Output, as a numbered list with blank lines omitted, only the span of the listing that starts at the line containing "this 468×264 image." and ends at the line containing "rusty pumpjack [239, 49, 448, 262]", with both of those lines included.

** start of Supplied records **

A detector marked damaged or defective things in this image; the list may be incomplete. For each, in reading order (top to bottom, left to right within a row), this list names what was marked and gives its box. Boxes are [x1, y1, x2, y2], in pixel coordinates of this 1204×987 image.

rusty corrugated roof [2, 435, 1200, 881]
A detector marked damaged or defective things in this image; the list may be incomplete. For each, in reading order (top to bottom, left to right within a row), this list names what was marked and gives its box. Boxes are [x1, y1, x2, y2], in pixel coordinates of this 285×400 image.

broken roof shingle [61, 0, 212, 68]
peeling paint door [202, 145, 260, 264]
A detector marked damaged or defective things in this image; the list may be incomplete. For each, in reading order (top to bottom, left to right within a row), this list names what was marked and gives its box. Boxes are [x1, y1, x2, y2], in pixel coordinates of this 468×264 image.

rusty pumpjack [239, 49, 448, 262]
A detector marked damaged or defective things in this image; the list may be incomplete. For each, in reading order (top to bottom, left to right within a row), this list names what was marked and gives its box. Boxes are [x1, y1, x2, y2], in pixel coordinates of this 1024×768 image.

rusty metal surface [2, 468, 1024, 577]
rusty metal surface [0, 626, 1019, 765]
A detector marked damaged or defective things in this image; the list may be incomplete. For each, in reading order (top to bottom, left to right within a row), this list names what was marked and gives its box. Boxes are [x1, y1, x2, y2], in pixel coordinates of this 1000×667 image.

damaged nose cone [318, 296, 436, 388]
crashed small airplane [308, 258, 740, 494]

** end of Supplied records **
** start of Supplied records **

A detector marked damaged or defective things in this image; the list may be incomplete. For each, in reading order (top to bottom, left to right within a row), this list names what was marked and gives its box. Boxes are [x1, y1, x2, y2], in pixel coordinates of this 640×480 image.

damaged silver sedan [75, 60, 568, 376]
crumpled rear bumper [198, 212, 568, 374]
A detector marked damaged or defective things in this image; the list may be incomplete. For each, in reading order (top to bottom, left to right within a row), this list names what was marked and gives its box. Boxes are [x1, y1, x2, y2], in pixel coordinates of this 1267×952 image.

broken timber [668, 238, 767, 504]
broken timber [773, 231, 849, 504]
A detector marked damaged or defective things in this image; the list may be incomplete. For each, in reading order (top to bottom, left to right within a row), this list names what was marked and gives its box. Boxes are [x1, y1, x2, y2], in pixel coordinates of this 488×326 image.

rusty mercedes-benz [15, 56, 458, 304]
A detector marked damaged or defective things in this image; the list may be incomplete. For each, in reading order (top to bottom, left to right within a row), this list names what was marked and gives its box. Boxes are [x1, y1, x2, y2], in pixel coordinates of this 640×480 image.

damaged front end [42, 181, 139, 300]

** end of Supplied records **

* [The response]
1. A detector marked damaged or defective things in this image; the list may be incomplete. For each, in reading order (top to bottom, left to right within a row), this list names what was marked and gives its box. Boxes are [x1, y1, x2, y2], in pixel coordinates of this 468×264 image.
2. rusty pumpjack [239, 49, 448, 262]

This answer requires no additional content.